Trade Practices Section
The Trade Practices Section plays a key role in upholding the principles of equitable international trade by investigating and addressing unfair trade practices.
It formulates and enforces trade remedy policies to address injury caused by dumped and subsidised imports, in accordance with the Countervailing and Anti-Dumping Duties Act 1993 (Act 504). To safeguard domestic industry from serious injury resulting from a sudden surge of imports into the country, the Trade Practices Section also performs similar functions under the Safeguard Act 2006 (Act 657).

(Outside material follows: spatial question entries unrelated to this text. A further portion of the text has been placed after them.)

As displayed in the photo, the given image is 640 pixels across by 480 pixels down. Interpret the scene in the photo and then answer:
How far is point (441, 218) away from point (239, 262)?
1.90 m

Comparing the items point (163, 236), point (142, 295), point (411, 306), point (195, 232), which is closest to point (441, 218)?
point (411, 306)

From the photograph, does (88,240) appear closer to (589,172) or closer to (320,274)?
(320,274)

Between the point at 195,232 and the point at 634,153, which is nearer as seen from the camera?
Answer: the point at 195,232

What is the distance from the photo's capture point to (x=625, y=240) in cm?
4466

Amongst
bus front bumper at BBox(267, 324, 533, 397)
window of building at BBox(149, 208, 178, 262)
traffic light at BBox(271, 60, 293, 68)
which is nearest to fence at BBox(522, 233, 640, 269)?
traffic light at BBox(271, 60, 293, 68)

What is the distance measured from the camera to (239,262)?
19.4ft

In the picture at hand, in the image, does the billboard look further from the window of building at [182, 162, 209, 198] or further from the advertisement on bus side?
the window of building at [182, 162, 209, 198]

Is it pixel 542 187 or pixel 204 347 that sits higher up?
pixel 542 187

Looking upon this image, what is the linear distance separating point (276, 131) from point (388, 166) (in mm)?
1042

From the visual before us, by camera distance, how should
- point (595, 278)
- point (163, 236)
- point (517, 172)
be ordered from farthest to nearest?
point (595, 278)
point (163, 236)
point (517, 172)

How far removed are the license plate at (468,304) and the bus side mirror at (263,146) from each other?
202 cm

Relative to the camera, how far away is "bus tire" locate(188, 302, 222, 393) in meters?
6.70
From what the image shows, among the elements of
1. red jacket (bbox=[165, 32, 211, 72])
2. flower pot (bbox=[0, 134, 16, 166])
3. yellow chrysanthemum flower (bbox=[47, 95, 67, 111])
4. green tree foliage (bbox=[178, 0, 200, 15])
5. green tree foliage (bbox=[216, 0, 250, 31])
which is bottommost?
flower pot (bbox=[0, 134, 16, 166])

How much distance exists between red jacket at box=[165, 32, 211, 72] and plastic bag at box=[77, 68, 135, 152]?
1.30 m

In addition, the Trade Practices Section defends the interests of domestic industries in trade remedy investigations initiated by other countries against Malaysia. This is to ensure that such investigations are conducted in a manner that preserves fair competition and market stability, in line with Malaysia’s obligations under the World Trade Organization (WTO) Agreements.
Dumping
Dumping occurs when foreign producers or exporters sell goods in an overseas market at an export price significantly lower than the normal value, which is the price of the goods in the domestic market of the exporting country. This practice can harm domestic industries producing like products in the importing country by disrupting fair market competition.
To address this, anti-dumping measures are implemented to mitigate the injurious effect of dumped imports and to restore fair competition in the domestic market.
Anti-dumping measure may take the form of ad valorem duties (a percentage of the value), specific duties (a fixed amount per unit), or price undertakings where exporters commit to sell the goods at or above a certain minimum price.
Countervailing
Unfair and unreasonable subsidies granted by foreign governments can distort fair competition in international trade. Industries receiving such subsidies often gain a competitive advantage, enabling them to export goods at prices lower than those of similar goods produced by domestic industries in the importing country.
This pricing disparity can harm the domestic industry, as it undermines local producers’ ability to compete fairly. To address this, countervailing measures—in the form of duties—are imposed to offset the impact of these subsidies and to restore fair competition in the marketplace.
Safeguard
A sudden and sharp surge of imports—whether in absolute terms or relative to domestic production—may warrant the imposition of safeguard measures if such an increase occurs under conditions that cause, or threaten to cause, market disruption and serious injury to the domestic industry producing like products or directly competitive products.
Safeguard measures are temporary actions applied only to the extent necessary to prevent or remedy serious injury, and to facilitate the adjustment of the affected industry to changing market conditions.
Safeguard measures may take the form of an increase in customs duties, additional financial liabilities, quantitative restrictions or any combination of these instruments.